DOCUMENT EXCERPT =>
With lensing now underway on “Hemingway & Gellhorn,” the HBO film starring Nicole Kidman and Clive Owen, the rest of the cast has been rounded up and it’s a pretty intriguing and interesting array of names.
Deadline reports that David Strathairn, Parker Posey, Rodrigo Santoro, Molly Parker, Lars Ulrich (yes, that Lars Ulrich), Santiago Cabrera (“Heroes“), Peter Coyote, Saverio Guerra (“Becker“), Diane Baker and Tony Shalhoub have all joined the production. Phillip Kaufman (“The Unbearable Lightness of Being,” “Quills“) is at the helm, and the film is being produced by ‘Sopranos‘ star James Gandolfini, who put the project together in 2004 with himself attached to star. The biopic will tell the story of the titular Ernest Hemingway and Martha Gellhorn who shared a tumultuous relationship and five-year marriage which began after meeting at a local Key West bar in 1936. They married in 1940 after romancing in Europe with Hemingway’s famous novel “For Whom The Bell Tolls” written during that time. Their respective correspondent work, however, meant they spent significant time apart which was ultimately a driving factor behind their divorce in 1945. Both tragically ended their own lives — Hemingway in 1961, struggling with psychological and physical deterioration and Gellhorn years later in 1998 after a long battle with cancer and blindness.
With Owen and Kidman in the lead parts, here’s how the rest slot out: Strathairn will play famous American writer and Hemingway friend John Dos Passos; Parker will play Hemingway’s second wife, Pauline; Posey will play his fourth wife, Mary; Santoro will tackle Spanish loyalist and friend of Dos Passos, Zarra; Ulrich will play Dutch documentarian Joris Ivens; Cabrera will fill in the shoes of famous war photographer Robert Capa; Guerra will play Hemingway’s close friend Sidney Franklin; Coyote will play famed editor Maxwell Perkins; Baker will play Martha’s mother, and Tony Shalhoub is Koltsov, a Russian journalist.
It sounds like some fantastic material and the cast is pretty first rate. In fact, our only reservation is with Clive Owen taking on the larger than life Ernest Hemingway; we’re not quite sure he can pull it off but we’ll give him the benefit of the doubt. “Hemingway & Gellhorn” will premiere in 2012.

PROVIDED INFORMATION =>
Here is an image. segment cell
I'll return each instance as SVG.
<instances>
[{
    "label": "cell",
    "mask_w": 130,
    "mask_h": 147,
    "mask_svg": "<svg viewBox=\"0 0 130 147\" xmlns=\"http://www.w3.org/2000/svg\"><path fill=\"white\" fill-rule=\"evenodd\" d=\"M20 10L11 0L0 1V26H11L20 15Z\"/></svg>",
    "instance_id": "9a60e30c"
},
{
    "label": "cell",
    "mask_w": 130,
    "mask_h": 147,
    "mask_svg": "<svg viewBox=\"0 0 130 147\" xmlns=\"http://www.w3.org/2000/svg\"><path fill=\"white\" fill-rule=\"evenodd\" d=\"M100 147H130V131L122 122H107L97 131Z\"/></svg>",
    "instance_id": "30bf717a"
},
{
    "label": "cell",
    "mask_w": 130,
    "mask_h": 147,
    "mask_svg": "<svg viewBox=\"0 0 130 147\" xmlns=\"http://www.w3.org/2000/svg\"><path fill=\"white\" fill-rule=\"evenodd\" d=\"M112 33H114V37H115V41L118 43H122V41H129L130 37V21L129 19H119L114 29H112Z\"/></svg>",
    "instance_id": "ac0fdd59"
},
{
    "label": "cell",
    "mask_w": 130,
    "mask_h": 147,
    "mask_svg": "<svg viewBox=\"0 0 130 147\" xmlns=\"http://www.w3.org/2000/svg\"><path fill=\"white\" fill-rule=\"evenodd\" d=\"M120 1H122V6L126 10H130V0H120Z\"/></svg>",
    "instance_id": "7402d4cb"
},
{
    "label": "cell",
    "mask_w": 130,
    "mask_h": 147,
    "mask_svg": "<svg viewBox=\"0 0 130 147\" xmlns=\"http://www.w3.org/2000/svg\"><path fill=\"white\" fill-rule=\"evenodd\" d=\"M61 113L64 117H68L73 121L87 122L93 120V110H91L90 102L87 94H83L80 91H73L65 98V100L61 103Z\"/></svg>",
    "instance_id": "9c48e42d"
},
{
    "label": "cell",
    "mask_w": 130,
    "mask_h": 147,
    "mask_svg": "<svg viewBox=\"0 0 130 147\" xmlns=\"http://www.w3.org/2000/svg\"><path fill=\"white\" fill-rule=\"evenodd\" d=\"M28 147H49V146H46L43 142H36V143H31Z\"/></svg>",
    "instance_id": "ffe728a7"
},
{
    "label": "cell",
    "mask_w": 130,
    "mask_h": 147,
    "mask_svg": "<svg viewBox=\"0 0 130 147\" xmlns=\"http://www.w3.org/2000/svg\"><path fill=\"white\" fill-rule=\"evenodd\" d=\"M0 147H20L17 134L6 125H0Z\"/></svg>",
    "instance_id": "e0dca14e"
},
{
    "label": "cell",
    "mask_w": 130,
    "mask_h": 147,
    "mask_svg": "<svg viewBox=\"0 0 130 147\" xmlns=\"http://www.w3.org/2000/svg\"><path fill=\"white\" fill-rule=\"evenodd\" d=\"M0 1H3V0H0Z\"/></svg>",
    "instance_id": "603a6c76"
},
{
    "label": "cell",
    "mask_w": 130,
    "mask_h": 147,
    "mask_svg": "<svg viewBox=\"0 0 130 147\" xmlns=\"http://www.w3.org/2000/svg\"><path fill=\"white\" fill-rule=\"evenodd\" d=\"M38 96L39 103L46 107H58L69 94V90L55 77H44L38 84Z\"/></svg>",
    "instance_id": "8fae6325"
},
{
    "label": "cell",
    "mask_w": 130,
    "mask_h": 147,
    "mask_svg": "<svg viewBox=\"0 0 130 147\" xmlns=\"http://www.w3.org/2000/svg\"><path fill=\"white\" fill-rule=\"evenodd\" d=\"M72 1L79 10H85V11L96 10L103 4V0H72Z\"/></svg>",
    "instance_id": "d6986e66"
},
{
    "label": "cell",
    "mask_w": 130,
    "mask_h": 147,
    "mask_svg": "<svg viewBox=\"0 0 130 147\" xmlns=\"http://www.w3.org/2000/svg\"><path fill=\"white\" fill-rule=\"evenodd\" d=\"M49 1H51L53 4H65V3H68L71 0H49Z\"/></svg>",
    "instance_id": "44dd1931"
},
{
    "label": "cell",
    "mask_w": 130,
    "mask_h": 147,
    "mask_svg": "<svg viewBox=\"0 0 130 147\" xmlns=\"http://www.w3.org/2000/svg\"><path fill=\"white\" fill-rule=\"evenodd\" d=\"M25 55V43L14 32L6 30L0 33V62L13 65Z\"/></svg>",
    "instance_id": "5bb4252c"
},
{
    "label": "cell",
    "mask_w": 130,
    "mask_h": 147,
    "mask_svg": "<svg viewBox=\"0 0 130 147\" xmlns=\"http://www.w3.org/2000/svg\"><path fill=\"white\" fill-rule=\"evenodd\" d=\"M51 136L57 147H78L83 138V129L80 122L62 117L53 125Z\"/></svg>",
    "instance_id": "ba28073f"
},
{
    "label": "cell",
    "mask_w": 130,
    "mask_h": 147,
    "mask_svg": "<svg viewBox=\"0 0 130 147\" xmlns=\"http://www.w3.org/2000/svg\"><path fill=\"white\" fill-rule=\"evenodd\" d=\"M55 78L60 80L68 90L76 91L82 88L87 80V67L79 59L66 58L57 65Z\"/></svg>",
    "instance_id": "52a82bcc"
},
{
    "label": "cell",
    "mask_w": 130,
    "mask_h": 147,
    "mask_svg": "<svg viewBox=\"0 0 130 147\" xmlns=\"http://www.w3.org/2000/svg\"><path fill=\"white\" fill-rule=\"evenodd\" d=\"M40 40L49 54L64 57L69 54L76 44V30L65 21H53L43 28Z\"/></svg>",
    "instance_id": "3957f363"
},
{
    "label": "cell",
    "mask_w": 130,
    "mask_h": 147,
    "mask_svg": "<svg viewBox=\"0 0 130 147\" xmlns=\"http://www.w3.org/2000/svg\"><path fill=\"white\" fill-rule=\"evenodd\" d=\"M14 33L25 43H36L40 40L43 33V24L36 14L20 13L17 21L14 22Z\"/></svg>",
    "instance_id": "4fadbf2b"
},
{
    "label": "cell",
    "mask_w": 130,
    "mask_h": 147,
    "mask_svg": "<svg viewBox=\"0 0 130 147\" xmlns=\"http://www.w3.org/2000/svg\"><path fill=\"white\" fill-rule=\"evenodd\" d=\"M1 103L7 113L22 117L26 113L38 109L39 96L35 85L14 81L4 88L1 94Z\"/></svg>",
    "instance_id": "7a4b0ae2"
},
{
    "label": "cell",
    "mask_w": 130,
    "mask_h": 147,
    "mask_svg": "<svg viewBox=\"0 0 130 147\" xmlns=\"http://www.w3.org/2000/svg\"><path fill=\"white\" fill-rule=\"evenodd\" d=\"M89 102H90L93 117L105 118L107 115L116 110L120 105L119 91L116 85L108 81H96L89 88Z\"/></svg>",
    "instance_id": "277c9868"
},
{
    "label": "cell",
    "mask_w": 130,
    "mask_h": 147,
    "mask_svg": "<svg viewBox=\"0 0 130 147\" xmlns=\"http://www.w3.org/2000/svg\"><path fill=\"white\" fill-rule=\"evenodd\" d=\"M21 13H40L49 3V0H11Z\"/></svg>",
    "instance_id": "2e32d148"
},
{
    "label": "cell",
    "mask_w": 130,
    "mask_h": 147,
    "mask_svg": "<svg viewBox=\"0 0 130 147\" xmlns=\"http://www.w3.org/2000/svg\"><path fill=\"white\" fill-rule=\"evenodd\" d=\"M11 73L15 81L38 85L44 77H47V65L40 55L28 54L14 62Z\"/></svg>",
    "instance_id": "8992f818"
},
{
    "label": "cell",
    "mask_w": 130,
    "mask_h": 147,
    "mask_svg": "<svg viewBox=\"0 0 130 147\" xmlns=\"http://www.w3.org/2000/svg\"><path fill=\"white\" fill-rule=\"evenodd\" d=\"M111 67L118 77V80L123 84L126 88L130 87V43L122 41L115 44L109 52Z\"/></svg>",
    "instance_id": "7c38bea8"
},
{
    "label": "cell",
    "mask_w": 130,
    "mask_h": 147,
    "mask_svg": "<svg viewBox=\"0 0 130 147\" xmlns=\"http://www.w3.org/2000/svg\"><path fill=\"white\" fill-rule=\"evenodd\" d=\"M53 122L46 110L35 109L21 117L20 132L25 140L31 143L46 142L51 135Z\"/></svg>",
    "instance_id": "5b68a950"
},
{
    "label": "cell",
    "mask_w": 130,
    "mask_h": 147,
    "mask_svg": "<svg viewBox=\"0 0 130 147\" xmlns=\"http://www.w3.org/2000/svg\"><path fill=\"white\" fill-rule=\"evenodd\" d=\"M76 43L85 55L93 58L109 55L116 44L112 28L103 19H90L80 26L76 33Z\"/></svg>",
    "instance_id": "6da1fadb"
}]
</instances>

WHAT THIS TASK INVOLVES => Translate this sentence from the article on the "Hemingway & Gellhorn" cast into Spanish: "Their respective correspondent work, however, meant they spent significant time apart which was ultimately a driving factor behind their divorce in 1945."

ANSWER SPACE => Sin embargo, su respectivo trabajo como corresponsales hizo que pasaran mucho tiempo separados, lo que fue en última instancia un factor determinante de su divorcio en 1945.